# Extracted data:
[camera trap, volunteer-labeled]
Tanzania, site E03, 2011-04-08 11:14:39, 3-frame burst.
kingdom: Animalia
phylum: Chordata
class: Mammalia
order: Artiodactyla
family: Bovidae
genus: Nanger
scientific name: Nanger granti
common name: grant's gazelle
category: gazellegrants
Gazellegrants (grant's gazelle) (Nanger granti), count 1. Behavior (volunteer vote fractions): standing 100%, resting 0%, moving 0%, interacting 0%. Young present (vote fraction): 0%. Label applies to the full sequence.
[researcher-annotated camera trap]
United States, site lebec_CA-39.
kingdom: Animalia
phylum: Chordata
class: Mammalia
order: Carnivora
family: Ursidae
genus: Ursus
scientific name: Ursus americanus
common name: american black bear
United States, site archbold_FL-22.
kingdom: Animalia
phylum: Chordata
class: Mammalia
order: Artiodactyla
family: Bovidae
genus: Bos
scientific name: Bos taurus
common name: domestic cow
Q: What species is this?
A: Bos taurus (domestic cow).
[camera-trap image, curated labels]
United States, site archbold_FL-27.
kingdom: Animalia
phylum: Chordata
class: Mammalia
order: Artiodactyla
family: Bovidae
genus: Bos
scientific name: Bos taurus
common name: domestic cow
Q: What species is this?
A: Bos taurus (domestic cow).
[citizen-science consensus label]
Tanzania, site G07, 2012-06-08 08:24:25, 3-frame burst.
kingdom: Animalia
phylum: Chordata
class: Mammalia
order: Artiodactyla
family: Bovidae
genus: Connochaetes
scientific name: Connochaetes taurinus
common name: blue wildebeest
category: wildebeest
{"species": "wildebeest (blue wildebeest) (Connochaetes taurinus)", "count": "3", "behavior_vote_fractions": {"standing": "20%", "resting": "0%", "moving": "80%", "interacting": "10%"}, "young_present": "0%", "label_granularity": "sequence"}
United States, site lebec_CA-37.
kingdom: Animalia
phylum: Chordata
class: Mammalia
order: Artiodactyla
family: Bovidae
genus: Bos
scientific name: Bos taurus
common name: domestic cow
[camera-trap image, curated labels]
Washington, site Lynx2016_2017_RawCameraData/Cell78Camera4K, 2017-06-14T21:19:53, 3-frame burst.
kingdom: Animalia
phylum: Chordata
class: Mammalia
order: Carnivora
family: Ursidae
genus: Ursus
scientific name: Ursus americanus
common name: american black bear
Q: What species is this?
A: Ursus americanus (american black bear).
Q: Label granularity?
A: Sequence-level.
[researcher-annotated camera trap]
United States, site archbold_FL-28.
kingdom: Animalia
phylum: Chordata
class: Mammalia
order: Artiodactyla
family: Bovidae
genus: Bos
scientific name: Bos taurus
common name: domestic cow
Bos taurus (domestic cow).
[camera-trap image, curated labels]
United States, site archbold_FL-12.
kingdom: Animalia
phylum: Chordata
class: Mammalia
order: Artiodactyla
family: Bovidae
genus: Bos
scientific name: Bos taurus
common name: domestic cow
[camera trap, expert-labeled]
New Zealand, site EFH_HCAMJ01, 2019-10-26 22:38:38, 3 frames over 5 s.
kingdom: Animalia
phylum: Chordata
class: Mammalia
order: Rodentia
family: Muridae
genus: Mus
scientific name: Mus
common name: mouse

# About this task:
Set down the complete listing once more, exactly as it appears.

# Response:
[camera trap, volunteer-labeled]
Tanzania, site E03, 2011-04-08 11:14:39, 3-frame burst.
kingdom: Animalia
phylum: Chordata
class: Mammalia
order: Artiodactyla
family: Bovidae
genus: Nanger
scientific name: Nanger granti
common name: grant's gazelle
category: gazellegrants
Gazellegrants (grant's gazelle) (Nanger granti), count 1. Behavior (volunteer vote fractions): standing 100%, resting 0%, moving 0%, interacting 0%. Young present (vote fraction): 0%. Label applies to the full sequence.
[researcher-annotated camera trap]
United States, site lebec_CA-39.
kingdom: Animalia
phylum: Chordata
class: Mammalia
order: Carnivora
family: Ursidae
genus: Ursus
scientific name: Ursus americanus
common name: american black bear
United States, site archbold_FL-22.
kingdom: Animalia
phylum: Chordata
class: Mammalia
order: Artiodactyla
family: Bovidae
genus: Bos
scientific name: Bos taurus
common name: domestic cow
Q: What species is this?
A: Bos taurus (domestic cow).
[camera-trap image, curated labels]
United States, site archbold_FL-27.
kingdom: Animalia
phylum: Chordata
class: Mammalia
order: Artiodactyla
family: Bovidae
genus: Bos
scientific name: Bos taurus
common name: domestic cow
Q: What species is this?
A: Bos taurus (domestic cow).
[citizen-science consensus label]
Tanzania, site G07, 2012-06-08 08:24:25, 3-frame burst.
kingdom: Animalia
phylum: Chordata
class: Mammalia
order: Artiodactyla
family: Bovidae
genus: Connochaetes
scientific name: Connochaetes taurinus
common name: blue wildebeest
category: wildebeest
{"species": "wildebeest (blue wildebeest) (Connochaetes taurinus)", "count": "3", "behavior_vote_fractions": {"standing": "20%", "resting": "0%", "moving": "80%", "interacting": "10%"}, "young_present": "0%", "label_granularity": "sequence"}
United States, site lebec_CA-37.
kingdom: Animalia
phylum: Chordata
class: Mammalia
order: Artiodactyla
family: Bovidae
genus: Bos
scientific name: Bos taurus
common name: domestic cow
[camera-trap image, curated labels]
Washington, site Lynx2016_2017_RawCameraData/Cell78Camera4K, 2017-06-14T21:19:53, 3-frame burst.
kingdom: Animalia
phylum: Chordata
class: Mammalia
order: Carnivora
family: Ursidae
genus: Ursus
scientific name: Ursus americanus
common name: american black bear
Q: What species is this?
A: Ursus americanus (american black bear).
Q: Label granularity?
A: Sequence-level.
[researcher-annotated camera trap]
United States, site archbold_FL-28.
kingdom: Animalia
phylum: Chordata
class: Mammalia
order: Artiodactyla
family: Bovidae
genus: Bos
scientific name: Bos taurus
common name: domestic cow
Bos taurus (domestic cow).
[camera-trap image, curated labels]
United States, site archbold_FL-12.
kingdom: Animalia
phylum: Chordata
class: Mammalia
order: Artiodactyla
family: Bovidae
genus: Bos
scientific name: Bos taurus
common name: domestic cow
[camera trap, expert-labeled]
New Zealand, site EFH_HCAMJ01, 2019-10-26 22:38:38, 3 frames over 5 s.
kingdom: Animalia
phylum: Chordata
class: Mammalia
order: Rodentia
family: Muridae
genus: Mus
scientific name: Mus
common name: mouse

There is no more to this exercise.